FARMINGTON — Farmington Area Ecumenical Ministry’s annual service honoring Martin Luther King Jr. will be held at noon Monday, Jan. 16, at Old South Congregational Church, 227 Main St.
Two special events sponsored by FAEM will be hosted at Old South in honor of Dr. King. The first is a Special Service at noon at Old South. The guest speaker will be Professor Charles Nero, professor of rhetoric, African American studies and American cultural studies at Bates College. He will be talking about the role of Hollywood in the civil rights movement.
He teaches senior level seminars on the Harlem Renaissance for African American studies and The Interracial Buddy Film from The Cold War to Obama for the rhetoric department. He designed the Introduction to African American Studies course and has served as Chair of African American Studies. His other courses include Black Gay and Lesbian Literatures, Lesbian and Gay Images in Film, Minority Images in Film, and Black Pride and the 1970s. He is a founding member of the James Baldwin Society and serves on the Executive Board of the Collegium of African American Research.
His talk, entitled “White Fragility and The Civil Rights Movement by Hollywood,” is taken from his planned book, “White Redemption: History by Hollywood,” and is based on a course he teaches at Bates College.
The service will include special music from Patricia Hayden, Dan Woodward and Andy Buckland. A collection will be taken for New Beginnings, an organization that serves runaway and homeless youth.
The second event of the day at Old South Congregational Church will be the documentary film “Freedom Summer 1964.”
The event runs from 3 to 5:45 p.m., including the two-hour film and discussion to follow. The Rev. Doug Dunlap will lead the discussion. The program, which is free of charge, is sponsored by the Farmington Area Ecumenical Ministry.
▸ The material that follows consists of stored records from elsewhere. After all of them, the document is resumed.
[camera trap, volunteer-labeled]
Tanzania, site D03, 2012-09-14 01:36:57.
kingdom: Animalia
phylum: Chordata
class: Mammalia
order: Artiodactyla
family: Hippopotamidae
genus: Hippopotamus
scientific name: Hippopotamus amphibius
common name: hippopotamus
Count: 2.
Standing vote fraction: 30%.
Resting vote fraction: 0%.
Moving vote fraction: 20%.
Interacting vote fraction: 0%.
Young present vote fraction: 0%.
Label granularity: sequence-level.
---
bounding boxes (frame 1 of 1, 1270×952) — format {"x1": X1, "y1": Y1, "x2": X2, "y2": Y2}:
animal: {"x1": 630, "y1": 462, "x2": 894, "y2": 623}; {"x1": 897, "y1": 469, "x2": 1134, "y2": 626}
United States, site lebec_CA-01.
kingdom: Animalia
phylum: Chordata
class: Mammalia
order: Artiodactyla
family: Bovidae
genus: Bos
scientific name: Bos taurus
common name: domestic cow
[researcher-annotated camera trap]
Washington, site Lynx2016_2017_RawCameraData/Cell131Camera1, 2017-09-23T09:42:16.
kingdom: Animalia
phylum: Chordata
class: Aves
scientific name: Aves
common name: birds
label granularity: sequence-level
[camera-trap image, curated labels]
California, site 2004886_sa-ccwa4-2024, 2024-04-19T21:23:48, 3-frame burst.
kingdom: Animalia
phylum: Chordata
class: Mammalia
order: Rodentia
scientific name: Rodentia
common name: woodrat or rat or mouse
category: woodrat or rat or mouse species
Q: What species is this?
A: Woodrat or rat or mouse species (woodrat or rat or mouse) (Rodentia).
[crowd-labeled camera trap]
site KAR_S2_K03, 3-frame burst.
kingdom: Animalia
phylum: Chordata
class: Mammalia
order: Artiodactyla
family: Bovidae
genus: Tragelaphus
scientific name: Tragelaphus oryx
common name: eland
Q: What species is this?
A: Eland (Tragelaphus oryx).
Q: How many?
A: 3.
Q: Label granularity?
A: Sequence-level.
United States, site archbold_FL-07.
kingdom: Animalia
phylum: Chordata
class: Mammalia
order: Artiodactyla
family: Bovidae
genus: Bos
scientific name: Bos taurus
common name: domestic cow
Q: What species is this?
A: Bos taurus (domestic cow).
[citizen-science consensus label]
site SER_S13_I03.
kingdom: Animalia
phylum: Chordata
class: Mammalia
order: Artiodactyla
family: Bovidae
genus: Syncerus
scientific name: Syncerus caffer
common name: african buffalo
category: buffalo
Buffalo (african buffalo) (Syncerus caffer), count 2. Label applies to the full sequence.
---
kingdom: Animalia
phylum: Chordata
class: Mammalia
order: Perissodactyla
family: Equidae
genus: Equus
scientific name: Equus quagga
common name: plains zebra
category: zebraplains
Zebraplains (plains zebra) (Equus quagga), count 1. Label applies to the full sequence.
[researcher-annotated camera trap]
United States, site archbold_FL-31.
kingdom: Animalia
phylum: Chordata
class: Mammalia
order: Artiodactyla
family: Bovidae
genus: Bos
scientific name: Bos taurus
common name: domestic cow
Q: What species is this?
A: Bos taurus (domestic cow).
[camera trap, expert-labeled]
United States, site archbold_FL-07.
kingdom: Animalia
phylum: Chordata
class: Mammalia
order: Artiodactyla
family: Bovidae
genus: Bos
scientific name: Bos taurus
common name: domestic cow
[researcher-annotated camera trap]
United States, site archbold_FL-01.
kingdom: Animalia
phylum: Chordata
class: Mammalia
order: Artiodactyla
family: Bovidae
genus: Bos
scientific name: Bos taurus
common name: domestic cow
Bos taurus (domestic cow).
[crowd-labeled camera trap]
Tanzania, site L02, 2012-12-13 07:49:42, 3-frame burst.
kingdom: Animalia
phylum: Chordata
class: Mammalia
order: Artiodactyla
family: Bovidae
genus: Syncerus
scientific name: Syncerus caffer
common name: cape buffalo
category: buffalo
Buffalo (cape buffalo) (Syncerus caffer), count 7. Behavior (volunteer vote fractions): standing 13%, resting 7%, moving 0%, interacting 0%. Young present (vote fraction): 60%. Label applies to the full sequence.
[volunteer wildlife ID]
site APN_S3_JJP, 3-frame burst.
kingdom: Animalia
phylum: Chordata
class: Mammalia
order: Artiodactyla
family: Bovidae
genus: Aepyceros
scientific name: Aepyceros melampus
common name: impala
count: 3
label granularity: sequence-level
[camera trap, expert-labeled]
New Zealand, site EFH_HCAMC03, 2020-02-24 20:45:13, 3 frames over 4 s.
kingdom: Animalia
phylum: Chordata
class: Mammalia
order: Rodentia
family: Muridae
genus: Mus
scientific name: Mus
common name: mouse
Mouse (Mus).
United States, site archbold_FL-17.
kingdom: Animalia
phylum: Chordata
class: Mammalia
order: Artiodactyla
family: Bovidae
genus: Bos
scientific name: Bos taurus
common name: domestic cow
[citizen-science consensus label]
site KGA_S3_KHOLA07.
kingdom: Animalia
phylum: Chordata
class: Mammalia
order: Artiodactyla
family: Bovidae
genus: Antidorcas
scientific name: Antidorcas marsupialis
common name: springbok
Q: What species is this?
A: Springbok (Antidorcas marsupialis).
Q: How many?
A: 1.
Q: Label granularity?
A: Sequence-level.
The public is invited to attend.
“Freedom Summer” draws upon archival film footage and current interviews to depict efforts by African-Americans to register to vote in Mississippi, where, at the beginning of 1964, fewer than 5 percent had been successful in doing so. In the summer of 1964, more than 700 college students from around the country joined Mississippi African-American leaders to assist with registration, encountering violence, intimidation, church burnings, and the deaths of three civil rights advocates. These events led to the 1965 passage by Congress of the Voting Rights Act.
The film was released on the 50th anniversary of that 1964 summer, premiering at the Sundance Film Festival in 2014. It won “Best Documentary” award at the 2014 Pan African Film Festival in Los Angeles.